Enunciado A
Según el fragmento sobre el bar, ¿qué hace el señor justo después de entrar por la puerta?
Enunciado B
Devuelve literalmente el pasaje del fragmento desde "De una lectura" hasta "pero qué reconfortante.".

Fragmento del texto
_ _ _
De una lectura minuciosa ningún periódico sale indemne

BASTA IR DOS veces, dos días seguidos a la misma hora para reconocer sus gestos, predecir acciones, relajarme con la repetición. Toda la vida me gustará saber qué va a pasar y toda la vida me parecerá un error que me guste tanto, de qué manera me estanca eso. Pero la apreciación es inmediata, refleja, no la puedo yo parar a base de razonarme que el aprendidaje está en lo desconocido. Seguiré dedicando los días de gripe a leer otra vez libros ya leídos o ver películas ya vistas, como hacía de niña 200 veces seguidas cuando tenía alguna preocupación, buscando el tremendo alivio de una historia conocida paso a paso. Qué mala es la seguridad, pero qué reconfortante.

Aquí también tengo esta ventaja. Me siento a tomar un café y en cuanto lo veo entrar por la puerta sé que se va a quitar la gorra y se va a rascar la cabeza, como abriéndose los poros de la calva para que perciban el calor del bar; va a hacer un barrido de espía de la CIA y va a localizar las mesas donde se están manipulando en ese momento los objetos de su deseo: los periódicos. Se va a sentar en un lugar equidistante entre todos sus puntos de interés y va a lanzar miradas de espesa concentración a todos los lectores. No es ese un posar la vista, no; es un rayo laser que no te puede pasar desapercibido, algo ocurre, tú estás leyendo tan pichi y no sabes por qué tienes que levantar la mirada y dirigirla a ese señor expectante, que se lo toma como una invitación. Hace entonces un gesto con la mano dirigido al periódico y, depende del día, unos dicen sí enseguida, armándole entonces con el primero; otros dicen que no, dejándole con su mirada aún más tupida, más cargada de intención.
_ _ _
Material extraído
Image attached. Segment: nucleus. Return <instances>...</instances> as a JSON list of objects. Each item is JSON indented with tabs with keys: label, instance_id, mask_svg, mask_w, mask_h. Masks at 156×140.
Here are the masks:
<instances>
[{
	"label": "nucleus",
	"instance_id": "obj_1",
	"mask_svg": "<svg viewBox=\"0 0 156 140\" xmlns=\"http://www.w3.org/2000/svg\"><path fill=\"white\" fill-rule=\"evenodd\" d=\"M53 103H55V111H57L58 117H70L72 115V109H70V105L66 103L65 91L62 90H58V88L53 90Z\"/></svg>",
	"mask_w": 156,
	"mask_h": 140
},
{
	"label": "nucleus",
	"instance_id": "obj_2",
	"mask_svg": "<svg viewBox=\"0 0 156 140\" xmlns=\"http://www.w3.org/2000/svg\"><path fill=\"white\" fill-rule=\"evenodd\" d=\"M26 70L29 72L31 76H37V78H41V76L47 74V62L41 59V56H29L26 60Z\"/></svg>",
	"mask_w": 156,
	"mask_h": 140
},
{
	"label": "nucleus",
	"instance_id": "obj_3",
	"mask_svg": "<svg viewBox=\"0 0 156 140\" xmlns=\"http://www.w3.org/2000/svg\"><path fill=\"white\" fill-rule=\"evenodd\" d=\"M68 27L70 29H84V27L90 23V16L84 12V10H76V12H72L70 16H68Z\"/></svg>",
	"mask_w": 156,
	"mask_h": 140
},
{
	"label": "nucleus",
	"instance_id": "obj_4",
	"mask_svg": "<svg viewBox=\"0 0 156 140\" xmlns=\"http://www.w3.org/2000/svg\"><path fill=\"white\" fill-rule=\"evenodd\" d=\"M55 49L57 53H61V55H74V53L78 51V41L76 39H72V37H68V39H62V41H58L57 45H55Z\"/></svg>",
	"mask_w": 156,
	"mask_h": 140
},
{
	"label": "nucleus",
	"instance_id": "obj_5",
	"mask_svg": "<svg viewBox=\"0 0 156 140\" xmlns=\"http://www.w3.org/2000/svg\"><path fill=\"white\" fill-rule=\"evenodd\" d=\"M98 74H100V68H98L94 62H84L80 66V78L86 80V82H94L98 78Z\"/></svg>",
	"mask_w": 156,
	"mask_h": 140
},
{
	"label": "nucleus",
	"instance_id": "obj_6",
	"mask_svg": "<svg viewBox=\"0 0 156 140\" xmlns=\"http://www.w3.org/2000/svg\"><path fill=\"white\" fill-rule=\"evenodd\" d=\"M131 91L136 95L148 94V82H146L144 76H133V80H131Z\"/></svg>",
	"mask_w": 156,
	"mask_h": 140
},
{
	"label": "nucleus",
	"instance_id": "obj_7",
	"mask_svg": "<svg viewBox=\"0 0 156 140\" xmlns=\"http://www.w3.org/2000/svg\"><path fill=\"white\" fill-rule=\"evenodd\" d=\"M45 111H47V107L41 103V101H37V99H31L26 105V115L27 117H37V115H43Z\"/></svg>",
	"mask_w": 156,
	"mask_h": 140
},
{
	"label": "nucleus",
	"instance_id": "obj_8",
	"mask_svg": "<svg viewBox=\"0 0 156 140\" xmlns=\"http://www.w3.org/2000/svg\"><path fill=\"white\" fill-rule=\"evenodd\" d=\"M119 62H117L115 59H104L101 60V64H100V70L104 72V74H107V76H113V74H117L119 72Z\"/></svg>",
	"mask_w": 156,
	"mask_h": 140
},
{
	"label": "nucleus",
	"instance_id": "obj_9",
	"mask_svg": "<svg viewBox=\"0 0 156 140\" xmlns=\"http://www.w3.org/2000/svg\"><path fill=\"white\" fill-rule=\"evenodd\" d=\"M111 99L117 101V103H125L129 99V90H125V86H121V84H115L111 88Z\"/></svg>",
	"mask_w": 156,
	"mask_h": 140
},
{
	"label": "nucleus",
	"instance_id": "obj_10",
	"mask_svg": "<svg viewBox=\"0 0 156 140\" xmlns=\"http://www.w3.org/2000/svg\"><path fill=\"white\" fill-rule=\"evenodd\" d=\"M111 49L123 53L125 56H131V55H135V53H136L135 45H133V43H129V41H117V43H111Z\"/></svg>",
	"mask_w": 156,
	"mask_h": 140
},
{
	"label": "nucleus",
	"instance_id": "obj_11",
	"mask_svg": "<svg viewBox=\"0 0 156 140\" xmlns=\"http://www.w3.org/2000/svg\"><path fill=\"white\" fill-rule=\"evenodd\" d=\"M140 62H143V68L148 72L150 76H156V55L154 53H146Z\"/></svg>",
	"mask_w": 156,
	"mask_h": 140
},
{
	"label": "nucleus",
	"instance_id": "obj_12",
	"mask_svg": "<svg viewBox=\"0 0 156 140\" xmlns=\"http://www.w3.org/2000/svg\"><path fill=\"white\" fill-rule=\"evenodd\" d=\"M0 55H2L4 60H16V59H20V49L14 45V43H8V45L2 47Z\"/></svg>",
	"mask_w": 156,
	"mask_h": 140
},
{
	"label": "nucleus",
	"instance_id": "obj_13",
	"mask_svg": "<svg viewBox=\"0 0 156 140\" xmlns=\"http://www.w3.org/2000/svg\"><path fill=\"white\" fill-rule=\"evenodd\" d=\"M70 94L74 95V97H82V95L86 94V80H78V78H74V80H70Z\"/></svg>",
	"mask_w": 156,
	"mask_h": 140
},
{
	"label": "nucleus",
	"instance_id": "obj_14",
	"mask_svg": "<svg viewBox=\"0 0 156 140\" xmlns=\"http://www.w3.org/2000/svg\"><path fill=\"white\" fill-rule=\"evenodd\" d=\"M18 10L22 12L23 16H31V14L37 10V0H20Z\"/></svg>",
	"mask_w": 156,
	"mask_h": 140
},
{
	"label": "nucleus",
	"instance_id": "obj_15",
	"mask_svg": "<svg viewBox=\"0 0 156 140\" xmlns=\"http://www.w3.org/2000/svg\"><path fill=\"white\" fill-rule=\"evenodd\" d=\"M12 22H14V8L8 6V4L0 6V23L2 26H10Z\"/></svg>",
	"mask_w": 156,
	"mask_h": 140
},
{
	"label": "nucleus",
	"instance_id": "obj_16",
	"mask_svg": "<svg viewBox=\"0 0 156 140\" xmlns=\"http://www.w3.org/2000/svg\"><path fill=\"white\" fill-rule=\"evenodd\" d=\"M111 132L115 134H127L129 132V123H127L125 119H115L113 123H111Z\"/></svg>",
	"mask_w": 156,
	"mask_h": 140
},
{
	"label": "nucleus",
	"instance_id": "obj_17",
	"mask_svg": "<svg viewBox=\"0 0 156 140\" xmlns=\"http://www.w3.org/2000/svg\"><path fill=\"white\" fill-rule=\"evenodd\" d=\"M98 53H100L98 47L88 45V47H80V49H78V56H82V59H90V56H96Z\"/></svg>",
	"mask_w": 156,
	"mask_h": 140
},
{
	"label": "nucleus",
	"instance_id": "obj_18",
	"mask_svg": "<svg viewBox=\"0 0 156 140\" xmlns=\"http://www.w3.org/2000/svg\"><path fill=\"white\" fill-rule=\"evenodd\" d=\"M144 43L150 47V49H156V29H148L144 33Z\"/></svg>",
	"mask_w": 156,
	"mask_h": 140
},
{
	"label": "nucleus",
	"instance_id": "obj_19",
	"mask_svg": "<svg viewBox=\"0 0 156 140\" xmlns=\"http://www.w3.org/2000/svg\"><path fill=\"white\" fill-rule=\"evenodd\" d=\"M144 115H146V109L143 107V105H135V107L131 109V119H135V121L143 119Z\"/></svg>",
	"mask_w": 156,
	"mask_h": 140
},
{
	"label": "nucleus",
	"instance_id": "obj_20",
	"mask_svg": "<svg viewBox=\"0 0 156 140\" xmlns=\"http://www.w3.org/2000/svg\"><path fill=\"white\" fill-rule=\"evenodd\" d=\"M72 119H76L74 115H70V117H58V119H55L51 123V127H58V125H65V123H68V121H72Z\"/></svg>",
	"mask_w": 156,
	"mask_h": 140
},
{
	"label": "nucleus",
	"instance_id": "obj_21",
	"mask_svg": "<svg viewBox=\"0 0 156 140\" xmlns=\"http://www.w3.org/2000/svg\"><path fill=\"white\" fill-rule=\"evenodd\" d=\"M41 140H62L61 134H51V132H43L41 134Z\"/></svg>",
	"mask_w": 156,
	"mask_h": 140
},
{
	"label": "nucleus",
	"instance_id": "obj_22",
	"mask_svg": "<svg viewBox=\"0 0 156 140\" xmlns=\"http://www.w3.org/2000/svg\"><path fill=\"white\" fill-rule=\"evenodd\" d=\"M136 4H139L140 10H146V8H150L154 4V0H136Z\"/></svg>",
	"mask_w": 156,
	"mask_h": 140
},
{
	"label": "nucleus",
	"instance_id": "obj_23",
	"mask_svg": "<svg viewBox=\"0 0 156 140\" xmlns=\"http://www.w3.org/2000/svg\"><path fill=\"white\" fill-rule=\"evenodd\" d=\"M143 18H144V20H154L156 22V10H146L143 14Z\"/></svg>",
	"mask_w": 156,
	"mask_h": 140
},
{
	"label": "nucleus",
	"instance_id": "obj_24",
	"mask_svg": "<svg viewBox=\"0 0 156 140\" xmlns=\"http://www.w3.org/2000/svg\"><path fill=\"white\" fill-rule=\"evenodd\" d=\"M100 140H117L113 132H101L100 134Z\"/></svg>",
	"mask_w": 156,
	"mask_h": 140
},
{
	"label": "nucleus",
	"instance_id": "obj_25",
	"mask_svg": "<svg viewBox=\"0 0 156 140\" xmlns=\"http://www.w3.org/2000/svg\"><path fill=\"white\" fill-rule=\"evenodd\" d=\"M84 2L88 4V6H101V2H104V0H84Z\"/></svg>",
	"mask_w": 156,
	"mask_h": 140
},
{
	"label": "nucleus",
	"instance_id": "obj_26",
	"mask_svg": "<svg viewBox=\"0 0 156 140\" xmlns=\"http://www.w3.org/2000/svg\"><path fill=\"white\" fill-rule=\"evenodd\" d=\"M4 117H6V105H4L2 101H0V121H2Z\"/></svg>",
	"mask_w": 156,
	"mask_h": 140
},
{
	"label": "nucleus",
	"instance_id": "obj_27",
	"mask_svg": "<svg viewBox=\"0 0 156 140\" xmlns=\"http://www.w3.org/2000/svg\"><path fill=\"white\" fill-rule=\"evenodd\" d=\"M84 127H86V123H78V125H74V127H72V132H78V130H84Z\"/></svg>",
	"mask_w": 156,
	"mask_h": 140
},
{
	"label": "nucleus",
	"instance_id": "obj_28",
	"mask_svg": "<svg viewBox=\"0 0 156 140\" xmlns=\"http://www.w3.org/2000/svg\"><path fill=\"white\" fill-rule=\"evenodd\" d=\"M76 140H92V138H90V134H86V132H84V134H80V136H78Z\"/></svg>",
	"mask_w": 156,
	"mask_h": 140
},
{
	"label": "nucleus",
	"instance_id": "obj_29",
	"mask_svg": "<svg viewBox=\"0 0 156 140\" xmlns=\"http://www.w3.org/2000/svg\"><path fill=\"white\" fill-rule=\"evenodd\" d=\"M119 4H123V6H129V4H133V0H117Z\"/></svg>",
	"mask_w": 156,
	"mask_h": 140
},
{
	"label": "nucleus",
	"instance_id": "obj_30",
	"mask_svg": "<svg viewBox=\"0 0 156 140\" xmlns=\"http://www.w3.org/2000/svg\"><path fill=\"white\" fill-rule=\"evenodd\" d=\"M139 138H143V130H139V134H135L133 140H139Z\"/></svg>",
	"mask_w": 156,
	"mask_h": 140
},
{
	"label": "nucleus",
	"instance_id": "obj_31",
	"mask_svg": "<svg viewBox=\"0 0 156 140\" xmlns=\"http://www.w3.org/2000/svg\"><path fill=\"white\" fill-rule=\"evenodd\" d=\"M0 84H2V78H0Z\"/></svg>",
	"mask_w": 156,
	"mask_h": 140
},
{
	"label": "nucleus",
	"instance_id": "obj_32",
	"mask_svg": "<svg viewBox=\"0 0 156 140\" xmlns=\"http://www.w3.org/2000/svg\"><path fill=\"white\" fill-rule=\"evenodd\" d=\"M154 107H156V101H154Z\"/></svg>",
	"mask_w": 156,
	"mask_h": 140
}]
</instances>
_ _ _
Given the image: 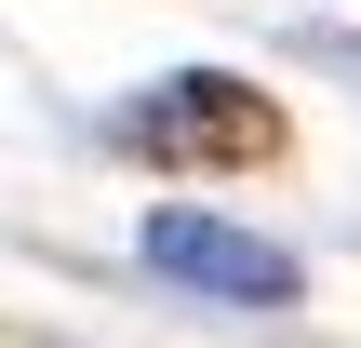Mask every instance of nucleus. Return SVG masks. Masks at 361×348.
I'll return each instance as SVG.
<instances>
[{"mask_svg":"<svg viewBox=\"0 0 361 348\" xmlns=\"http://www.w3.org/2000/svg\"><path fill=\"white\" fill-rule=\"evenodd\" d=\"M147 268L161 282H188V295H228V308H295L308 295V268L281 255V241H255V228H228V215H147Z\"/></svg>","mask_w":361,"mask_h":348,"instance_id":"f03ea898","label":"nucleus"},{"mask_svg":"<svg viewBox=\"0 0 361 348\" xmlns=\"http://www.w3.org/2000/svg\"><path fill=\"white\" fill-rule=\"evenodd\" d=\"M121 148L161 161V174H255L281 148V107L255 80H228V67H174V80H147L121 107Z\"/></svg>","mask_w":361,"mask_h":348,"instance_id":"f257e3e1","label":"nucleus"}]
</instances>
_ _ _
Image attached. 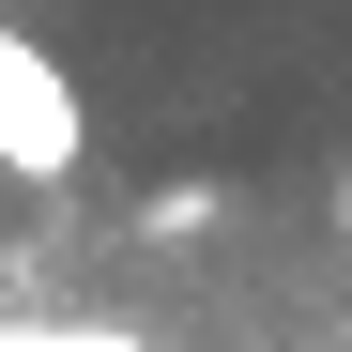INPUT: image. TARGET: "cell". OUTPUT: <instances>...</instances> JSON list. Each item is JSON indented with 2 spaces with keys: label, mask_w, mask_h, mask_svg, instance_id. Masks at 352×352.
_ _ _
Resultado A
Se quita la gorra y se rasca la cabeza.

Resultado B
De una lectura minuciosa ningún periódico sale indemne

BASTA IR DOS veces, dos días seguidos a la misma hora para reconocer sus gestos, predecir acciones, relajarme con la repetición. Toda la vida me gustará saber qué va a pasar y toda la vida me parecerá un error que me guste tanto, de qué manera me estanca eso. Pero la apreciación es inmediata, refleja, no la puedo yo parar a base de razonarme que el aprendidaje está en lo desconocido. Seguiré dedicando los días de gripe a leer otra vez libros ya leídos o ver películas ya vistas, como hacía de niña 200 veces seguidas cuando tenía alguna preocupación, buscando el tremendo alivio de una historia conocida paso a paso. Qué mala es la seguridad, pero qué reconfortante.